§ Task brief: Copy the material below word for word, starting with the line that contains "Which is correct: is" and continuing through the end of the material. Leave the pictures out of your answer.

• • • • •

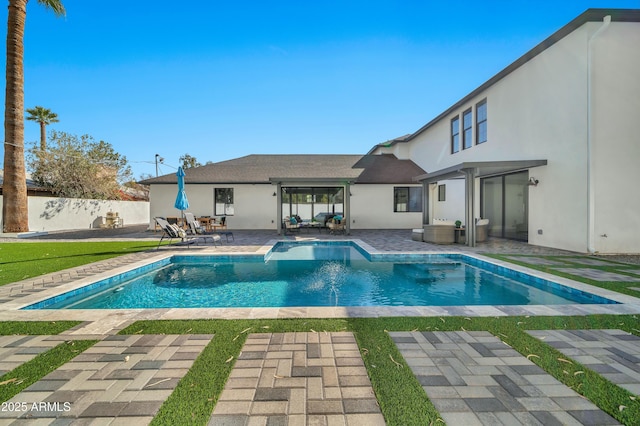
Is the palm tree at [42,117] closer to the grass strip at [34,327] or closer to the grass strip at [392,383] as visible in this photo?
the grass strip at [34,327]

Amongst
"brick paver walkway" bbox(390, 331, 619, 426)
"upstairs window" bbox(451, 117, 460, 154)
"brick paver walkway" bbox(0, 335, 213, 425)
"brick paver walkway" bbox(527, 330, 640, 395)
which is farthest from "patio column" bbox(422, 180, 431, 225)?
"brick paver walkway" bbox(0, 335, 213, 425)

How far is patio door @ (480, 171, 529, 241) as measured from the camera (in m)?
11.9

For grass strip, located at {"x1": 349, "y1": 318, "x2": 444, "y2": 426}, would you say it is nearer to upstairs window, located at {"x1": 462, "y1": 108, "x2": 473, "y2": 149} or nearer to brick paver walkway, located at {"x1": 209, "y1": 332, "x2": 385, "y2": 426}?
brick paver walkway, located at {"x1": 209, "y1": 332, "x2": 385, "y2": 426}

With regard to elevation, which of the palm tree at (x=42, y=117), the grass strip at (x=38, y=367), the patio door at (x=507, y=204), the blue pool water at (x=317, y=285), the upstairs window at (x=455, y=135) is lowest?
the blue pool water at (x=317, y=285)

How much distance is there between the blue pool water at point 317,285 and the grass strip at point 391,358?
161 centimetres

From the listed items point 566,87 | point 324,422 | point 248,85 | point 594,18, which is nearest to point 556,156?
point 566,87

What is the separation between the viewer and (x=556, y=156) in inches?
396

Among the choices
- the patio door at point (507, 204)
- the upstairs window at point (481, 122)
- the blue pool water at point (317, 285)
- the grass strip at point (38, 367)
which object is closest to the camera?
the grass strip at point (38, 367)

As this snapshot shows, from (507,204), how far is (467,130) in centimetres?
468

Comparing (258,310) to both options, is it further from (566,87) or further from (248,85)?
(248,85)

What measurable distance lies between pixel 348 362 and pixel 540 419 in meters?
1.42

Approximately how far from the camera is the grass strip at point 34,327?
336 cm

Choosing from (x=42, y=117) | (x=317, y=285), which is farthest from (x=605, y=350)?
(x=42, y=117)

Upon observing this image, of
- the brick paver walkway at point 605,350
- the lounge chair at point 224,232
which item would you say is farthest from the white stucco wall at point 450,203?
the brick paver walkway at point 605,350
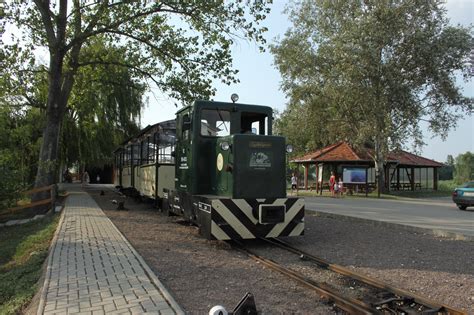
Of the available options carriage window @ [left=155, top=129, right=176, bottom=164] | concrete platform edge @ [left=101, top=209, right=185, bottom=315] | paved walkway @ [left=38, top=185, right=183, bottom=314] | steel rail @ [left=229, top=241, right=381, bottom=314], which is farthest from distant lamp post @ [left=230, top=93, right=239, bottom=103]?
carriage window @ [left=155, top=129, right=176, bottom=164]

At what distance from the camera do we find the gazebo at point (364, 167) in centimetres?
3188

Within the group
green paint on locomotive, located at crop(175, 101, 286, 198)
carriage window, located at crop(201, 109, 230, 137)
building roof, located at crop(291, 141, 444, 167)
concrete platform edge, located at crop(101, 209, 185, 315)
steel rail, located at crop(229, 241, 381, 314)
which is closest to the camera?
concrete platform edge, located at crop(101, 209, 185, 315)

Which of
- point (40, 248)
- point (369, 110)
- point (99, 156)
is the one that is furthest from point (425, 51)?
point (40, 248)

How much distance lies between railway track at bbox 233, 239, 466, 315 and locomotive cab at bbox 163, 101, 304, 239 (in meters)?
1.91

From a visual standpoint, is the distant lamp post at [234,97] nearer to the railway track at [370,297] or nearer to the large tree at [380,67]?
the railway track at [370,297]

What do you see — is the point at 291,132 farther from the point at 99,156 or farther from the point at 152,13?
the point at 152,13

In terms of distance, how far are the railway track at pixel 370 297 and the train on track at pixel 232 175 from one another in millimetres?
1918

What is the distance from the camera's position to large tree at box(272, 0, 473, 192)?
2834 cm

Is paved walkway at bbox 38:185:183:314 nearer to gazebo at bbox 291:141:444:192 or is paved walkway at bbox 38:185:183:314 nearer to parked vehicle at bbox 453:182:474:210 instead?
parked vehicle at bbox 453:182:474:210

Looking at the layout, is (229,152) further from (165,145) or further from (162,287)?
(165,145)

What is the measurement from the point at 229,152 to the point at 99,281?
429 centimetres

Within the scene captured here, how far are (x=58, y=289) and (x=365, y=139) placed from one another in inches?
1061

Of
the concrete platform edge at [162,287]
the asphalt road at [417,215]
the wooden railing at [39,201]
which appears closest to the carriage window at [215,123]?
the concrete platform edge at [162,287]

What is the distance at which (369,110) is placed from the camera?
29.5 m
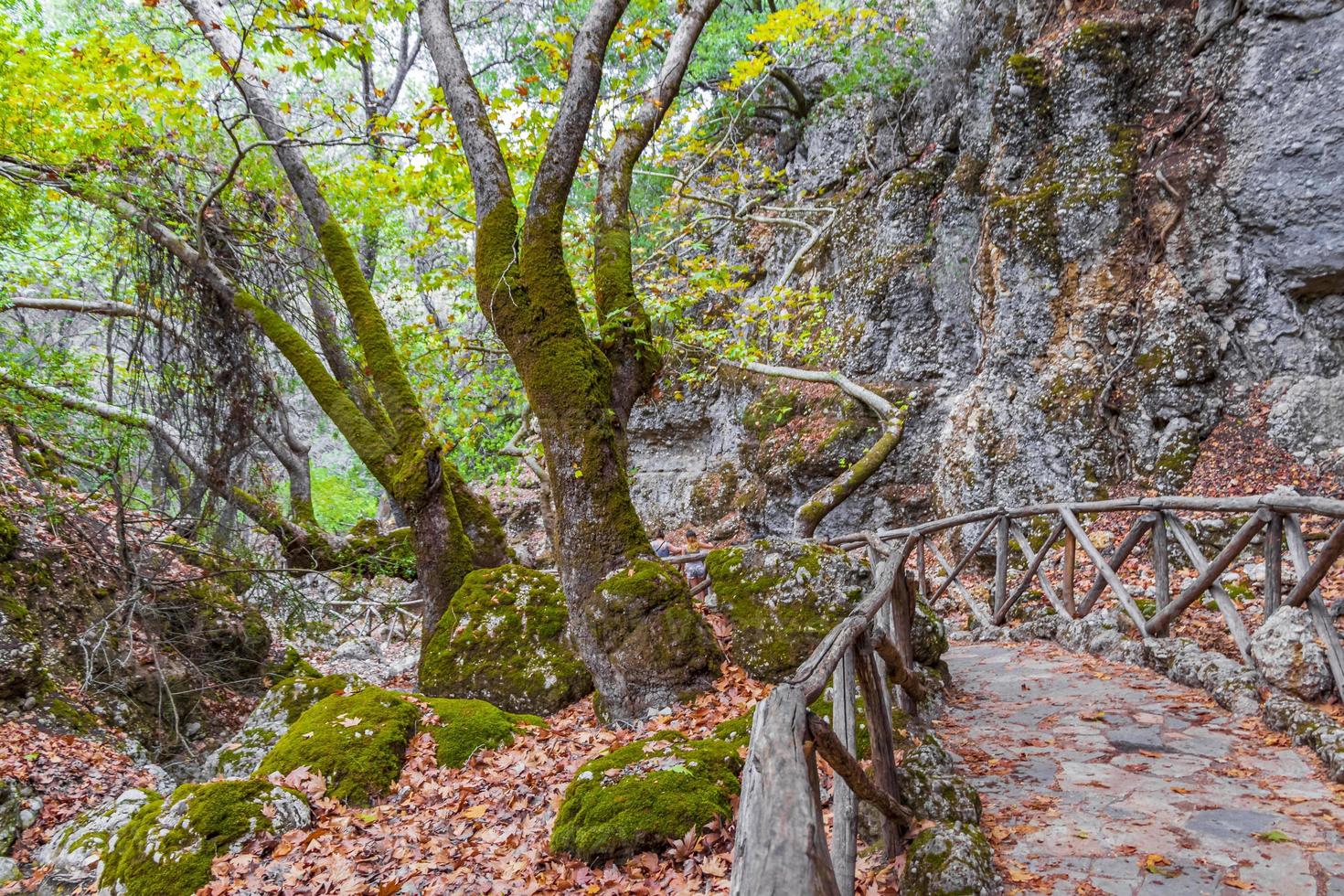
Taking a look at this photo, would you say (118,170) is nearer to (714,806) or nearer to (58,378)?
(58,378)

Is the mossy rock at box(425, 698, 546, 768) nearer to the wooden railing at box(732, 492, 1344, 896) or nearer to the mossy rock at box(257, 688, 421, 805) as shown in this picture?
the mossy rock at box(257, 688, 421, 805)

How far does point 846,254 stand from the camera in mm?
14961

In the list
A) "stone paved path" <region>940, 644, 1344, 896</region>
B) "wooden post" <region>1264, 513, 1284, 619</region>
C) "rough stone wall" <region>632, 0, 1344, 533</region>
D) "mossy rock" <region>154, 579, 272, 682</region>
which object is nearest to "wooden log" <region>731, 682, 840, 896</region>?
"stone paved path" <region>940, 644, 1344, 896</region>

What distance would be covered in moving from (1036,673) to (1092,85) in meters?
9.31

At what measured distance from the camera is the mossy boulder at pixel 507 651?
638 centimetres

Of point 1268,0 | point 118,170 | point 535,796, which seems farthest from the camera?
point 1268,0

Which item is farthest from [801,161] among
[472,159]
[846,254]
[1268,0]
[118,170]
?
[118,170]

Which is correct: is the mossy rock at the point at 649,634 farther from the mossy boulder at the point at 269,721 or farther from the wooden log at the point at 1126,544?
the wooden log at the point at 1126,544

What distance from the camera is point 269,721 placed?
608cm

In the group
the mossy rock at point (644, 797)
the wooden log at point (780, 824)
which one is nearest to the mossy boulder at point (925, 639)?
the mossy rock at point (644, 797)

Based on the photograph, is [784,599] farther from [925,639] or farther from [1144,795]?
[1144,795]

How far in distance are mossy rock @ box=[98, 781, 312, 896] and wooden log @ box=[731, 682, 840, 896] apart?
3.56m

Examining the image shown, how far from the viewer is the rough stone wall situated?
8367mm

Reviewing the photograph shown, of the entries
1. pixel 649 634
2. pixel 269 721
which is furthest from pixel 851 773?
pixel 269 721
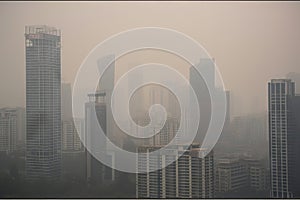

• • • • •

§ Solution:
Which is correct: is the mossy rock at the point at 649,634 farther from the mossy boulder at the point at 269,721 or farther from the wooden log at the point at 1126,544?
the wooden log at the point at 1126,544

What distance from the camera is point 269,721 placed?
608cm

In the group
the mossy rock at point (644, 797)
the wooden log at point (780, 824)
which one is nearest to the mossy boulder at point (925, 639)?
the mossy rock at point (644, 797)

Based on the photograph, is [784,599] farther from [925,639] or farther from [1144,795]?
[1144,795]

How far in distance are mossy rock @ box=[98, 781, 312, 896] and wooden log @ box=[731, 682, 840, 896] apart?
3.56m

Examining the image shown, how far from the viewer is the rough stone wall situated?
8367mm

Reviewing the photograph shown, of the entries
1. pixel 649 634
2. pixel 269 721
which is furthest from pixel 851 773?
pixel 269 721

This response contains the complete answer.